■ Excerpts from a spatial dataset:
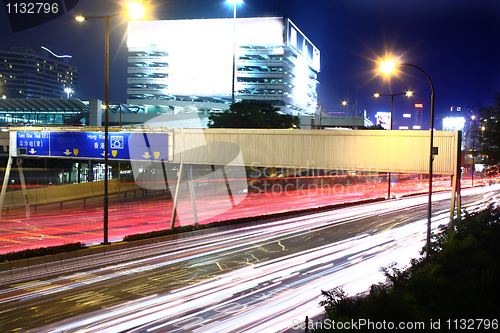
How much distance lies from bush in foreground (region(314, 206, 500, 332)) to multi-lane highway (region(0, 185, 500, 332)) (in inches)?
104

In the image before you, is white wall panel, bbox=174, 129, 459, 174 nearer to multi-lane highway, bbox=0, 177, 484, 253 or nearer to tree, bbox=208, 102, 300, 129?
multi-lane highway, bbox=0, 177, 484, 253

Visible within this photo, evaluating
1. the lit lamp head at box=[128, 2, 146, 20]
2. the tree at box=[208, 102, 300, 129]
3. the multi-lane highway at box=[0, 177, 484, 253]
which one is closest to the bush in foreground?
the lit lamp head at box=[128, 2, 146, 20]

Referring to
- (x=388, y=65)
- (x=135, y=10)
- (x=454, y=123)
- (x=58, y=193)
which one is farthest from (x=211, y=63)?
(x=388, y=65)

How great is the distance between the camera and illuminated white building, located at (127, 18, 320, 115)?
111 meters

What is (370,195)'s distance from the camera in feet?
139

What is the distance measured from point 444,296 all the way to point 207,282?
7.37m

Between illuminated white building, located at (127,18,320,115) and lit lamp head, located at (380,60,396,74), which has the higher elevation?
illuminated white building, located at (127,18,320,115)

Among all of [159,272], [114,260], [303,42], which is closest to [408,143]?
[159,272]

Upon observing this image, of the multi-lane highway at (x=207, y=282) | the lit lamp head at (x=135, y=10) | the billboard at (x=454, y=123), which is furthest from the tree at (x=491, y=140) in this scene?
the billboard at (x=454, y=123)

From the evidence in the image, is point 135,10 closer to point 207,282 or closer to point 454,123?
point 207,282

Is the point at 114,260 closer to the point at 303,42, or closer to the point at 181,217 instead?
the point at 181,217

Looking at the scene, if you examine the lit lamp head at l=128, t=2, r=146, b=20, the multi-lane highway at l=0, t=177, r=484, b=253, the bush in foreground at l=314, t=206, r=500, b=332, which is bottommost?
the multi-lane highway at l=0, t=177, r=484, b=253

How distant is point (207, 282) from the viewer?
41.4ft

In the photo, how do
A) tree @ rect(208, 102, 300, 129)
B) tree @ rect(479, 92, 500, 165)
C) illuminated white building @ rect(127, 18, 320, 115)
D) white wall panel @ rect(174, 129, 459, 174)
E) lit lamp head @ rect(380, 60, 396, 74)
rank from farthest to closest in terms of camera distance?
illuminated white building @ rect(127, 18, 320, 115)
tree @ rect(208, 102, 300, 129)
tree @ rect(479, 92, 500, 165)
white wall panel @ rect(174, 129, 459, 174)
lit lamp head @ rect(380, 60, 396, 74)
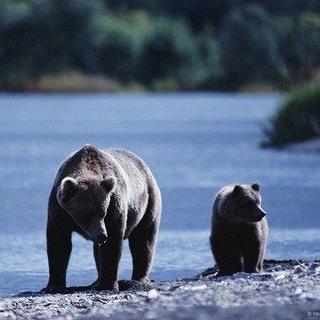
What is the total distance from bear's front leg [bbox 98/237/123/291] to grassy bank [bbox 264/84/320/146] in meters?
20.2

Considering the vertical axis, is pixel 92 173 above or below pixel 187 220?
above

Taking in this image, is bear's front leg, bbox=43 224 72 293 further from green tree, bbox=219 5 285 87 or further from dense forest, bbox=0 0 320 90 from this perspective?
dense forest, bbox=0 0 320 90

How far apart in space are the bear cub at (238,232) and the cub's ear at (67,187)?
1.91 m

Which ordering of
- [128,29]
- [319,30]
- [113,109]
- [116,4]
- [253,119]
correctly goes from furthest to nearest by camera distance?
[116,4] < [128,29] < [113,109] < [319,30] < [253,119]

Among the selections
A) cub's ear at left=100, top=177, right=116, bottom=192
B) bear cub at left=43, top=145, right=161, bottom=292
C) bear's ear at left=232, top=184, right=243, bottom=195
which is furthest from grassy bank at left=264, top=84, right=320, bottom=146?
cub's ear at left=100, top=177, right=116, bottom=192

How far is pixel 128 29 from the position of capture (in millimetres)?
99812

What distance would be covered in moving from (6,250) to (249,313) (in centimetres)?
687

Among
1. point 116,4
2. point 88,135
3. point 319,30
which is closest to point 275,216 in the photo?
point 88,135

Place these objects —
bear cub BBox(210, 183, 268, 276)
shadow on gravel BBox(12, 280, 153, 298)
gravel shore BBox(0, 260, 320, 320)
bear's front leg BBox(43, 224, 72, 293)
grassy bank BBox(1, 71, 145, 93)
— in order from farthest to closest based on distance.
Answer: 1. grassy bank BBox(1, 71, 145, 93)
2. bear cub BBox(210, 183, 268, 276)
3. shadow on gravel BBox(12, 280, 153, 298)
4. bear's front leg BBox(43, 224, 72, 293)
5. gravel shore BBox(0, 260, 320, 320)

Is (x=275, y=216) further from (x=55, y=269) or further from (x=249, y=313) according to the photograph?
(x=249, y=313)

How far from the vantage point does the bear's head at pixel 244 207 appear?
11.9 metres

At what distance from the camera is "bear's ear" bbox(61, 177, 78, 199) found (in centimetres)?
1033

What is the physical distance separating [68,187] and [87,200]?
0.19 meters

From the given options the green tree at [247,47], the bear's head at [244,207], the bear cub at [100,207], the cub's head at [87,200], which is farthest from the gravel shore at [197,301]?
the green tree at [247,47]
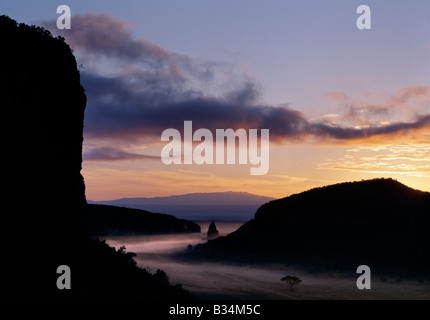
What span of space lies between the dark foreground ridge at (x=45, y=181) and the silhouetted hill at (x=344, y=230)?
4375 cm

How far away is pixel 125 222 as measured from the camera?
142 metres

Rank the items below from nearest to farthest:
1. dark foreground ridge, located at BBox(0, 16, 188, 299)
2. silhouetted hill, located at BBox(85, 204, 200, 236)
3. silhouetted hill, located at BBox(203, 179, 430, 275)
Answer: dark foreground ridge, located at BBox(0, 16, 188, 299) → silhouetted hill, located at BBox(203, 179, 430, 275) → silhouetted hill, located at BBox(85, 204, 200, 236)

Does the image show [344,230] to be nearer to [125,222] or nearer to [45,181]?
[45,181]

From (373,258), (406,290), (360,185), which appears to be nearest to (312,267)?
(373,258)

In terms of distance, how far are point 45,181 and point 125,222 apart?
12273 centimetres

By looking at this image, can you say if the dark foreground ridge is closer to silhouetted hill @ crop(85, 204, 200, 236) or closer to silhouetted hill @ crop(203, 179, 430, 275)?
silhouetted hill @ crop(203, 179, 430, 275)

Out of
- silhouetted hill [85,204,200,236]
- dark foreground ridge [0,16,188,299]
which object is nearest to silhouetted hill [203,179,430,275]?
dark foreground ridge [0,16,188,299]

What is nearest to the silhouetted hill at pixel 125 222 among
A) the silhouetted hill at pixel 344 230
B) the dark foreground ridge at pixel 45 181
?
the silhouetted hill at pixel 344 230

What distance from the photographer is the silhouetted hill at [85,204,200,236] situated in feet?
444

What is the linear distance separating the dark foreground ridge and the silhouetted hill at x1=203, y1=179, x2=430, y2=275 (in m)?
43.8

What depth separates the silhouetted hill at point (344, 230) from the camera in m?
64.0

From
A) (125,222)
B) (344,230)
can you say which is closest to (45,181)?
(344,230)
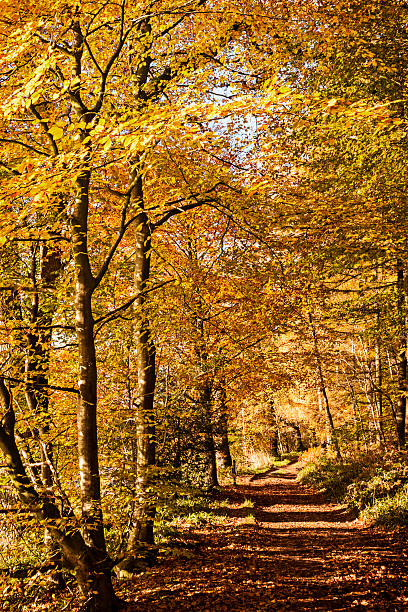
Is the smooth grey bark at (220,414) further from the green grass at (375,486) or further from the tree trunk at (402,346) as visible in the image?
the tree trunk at (402,346)

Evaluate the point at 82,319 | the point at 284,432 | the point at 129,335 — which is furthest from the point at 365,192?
the point at 284,432

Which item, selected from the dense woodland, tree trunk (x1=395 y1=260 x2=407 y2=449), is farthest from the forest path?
tree trunk (x1=395 y1=260 x2=407 y2=449)

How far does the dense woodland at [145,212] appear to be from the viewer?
4211mm

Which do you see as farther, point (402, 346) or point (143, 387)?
point (402, 346)

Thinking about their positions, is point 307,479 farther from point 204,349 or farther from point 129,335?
point 129,335

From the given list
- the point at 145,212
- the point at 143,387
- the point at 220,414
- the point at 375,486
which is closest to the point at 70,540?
the point at 143,387

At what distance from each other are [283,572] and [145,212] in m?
5.95

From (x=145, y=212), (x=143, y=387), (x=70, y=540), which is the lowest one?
(x=70, y=540)

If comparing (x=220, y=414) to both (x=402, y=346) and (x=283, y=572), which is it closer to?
(x=402, y=346)

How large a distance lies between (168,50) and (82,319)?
6130mm

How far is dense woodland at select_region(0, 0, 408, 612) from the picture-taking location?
4.21 m

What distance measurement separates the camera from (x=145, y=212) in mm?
6305

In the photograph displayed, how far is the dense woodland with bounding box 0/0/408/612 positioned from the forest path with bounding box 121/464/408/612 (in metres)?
0.74

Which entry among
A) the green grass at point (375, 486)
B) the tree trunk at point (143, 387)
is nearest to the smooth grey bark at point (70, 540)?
the tree trunk at point (143, 387)
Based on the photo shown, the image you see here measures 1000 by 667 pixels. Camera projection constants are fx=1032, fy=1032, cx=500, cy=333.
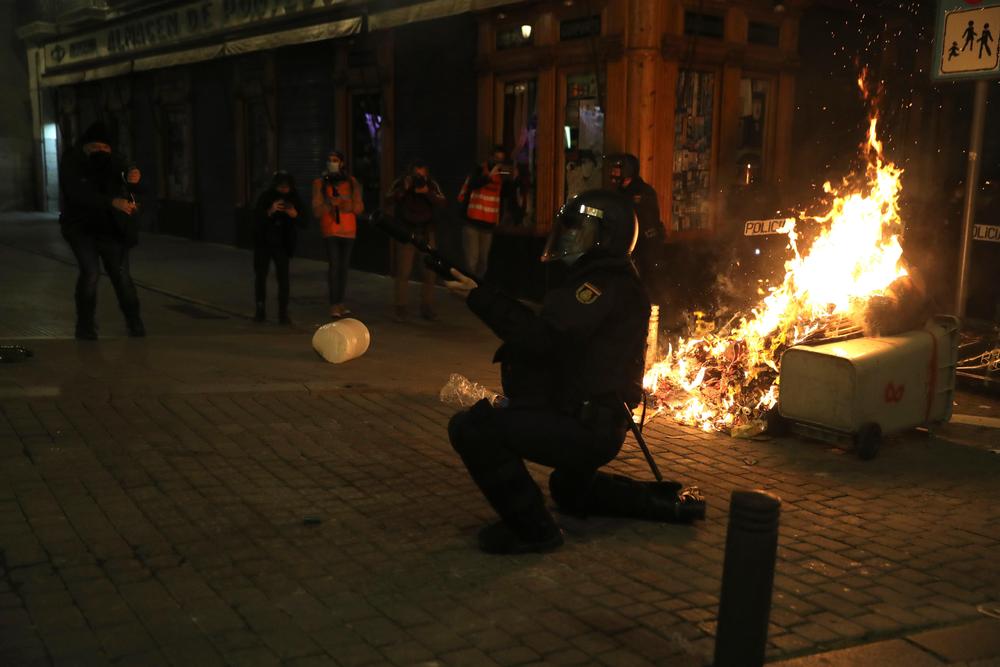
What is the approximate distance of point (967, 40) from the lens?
7203 millimetres

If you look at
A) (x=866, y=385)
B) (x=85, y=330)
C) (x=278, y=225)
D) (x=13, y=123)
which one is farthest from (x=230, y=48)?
(x=13, y=123)

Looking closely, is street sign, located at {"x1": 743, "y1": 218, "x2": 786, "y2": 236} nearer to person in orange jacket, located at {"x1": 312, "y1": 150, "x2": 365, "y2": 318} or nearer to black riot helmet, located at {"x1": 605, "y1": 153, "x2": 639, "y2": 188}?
black riot helmet, located at {"x1": 605, "y1": 153, "x2": 639, "y2": 188}

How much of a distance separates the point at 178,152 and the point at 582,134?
12635mm

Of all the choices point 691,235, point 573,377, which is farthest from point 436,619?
point 691,235

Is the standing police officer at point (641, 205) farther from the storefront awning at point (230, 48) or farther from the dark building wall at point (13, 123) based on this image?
the dark building wall at point (13, 123)

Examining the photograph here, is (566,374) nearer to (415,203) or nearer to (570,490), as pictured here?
(570,490)

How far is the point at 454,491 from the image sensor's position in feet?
18.9

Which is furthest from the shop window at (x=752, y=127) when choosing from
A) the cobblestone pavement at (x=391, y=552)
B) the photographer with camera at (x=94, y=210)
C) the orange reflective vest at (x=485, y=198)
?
the photographer with camera at (x=94, y=210)

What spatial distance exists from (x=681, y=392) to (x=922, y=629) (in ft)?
12.3

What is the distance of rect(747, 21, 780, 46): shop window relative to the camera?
1282 cm

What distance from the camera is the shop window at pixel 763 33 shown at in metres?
12.8

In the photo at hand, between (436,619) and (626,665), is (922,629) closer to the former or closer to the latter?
(626,665)

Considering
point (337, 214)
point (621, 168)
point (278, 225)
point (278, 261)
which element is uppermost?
point (621, 168)

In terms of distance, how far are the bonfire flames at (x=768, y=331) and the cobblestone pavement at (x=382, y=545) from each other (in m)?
0.40
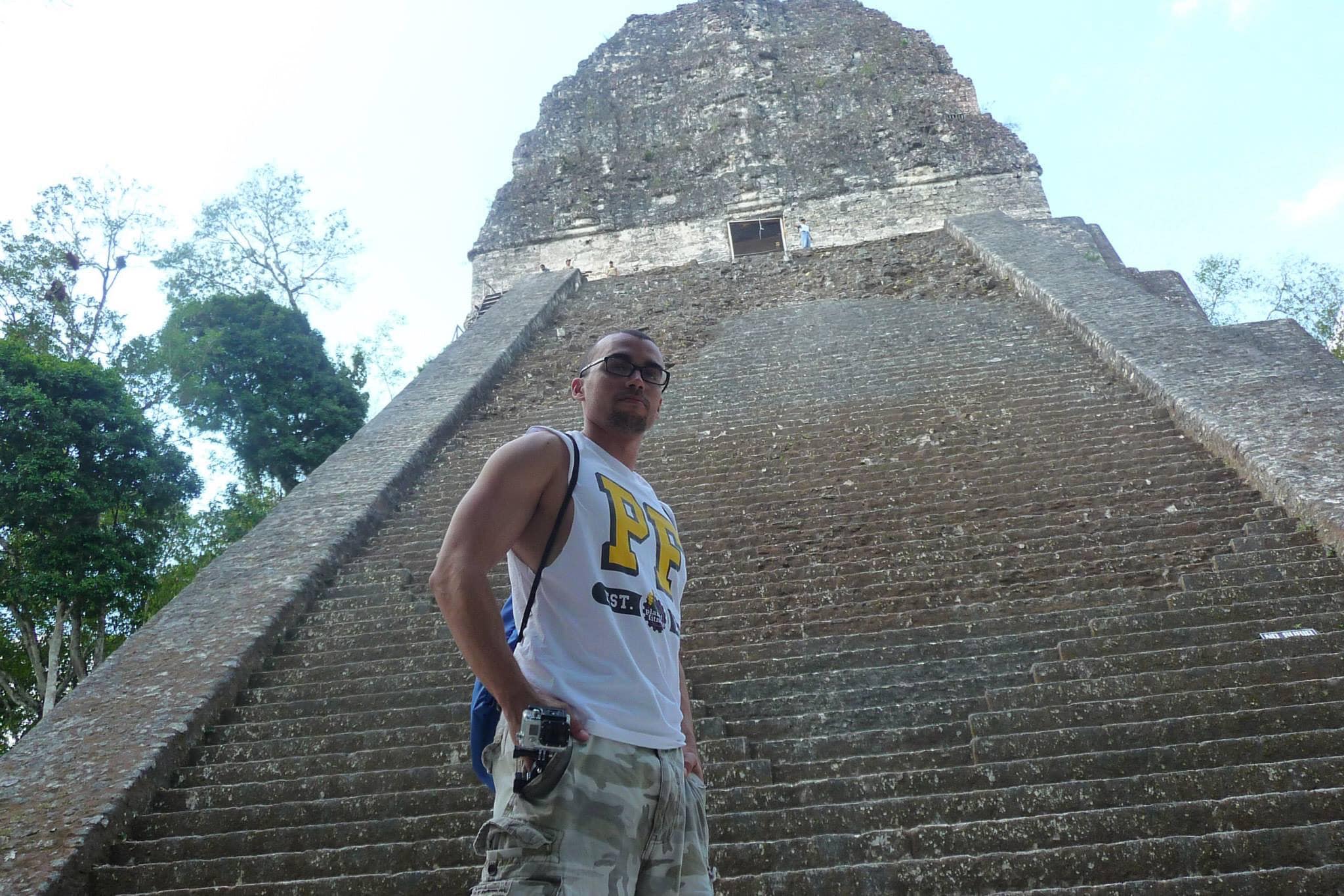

■ STATED GOAL: Identify every line of the material above that contains the string "path", and copy each of those lines in full.

■ CORRECT OUTPUT:
Which item, selected from the dense woodland, tree trunk (x1=395 y1=260 x2=407 y2=449), is farthest from the forest path?
In the photograph displayed, how far is the dense woodland with bounding box 0/0/408/612 positioned from the forest path with bounding box 121/464/408/612 (in metres)?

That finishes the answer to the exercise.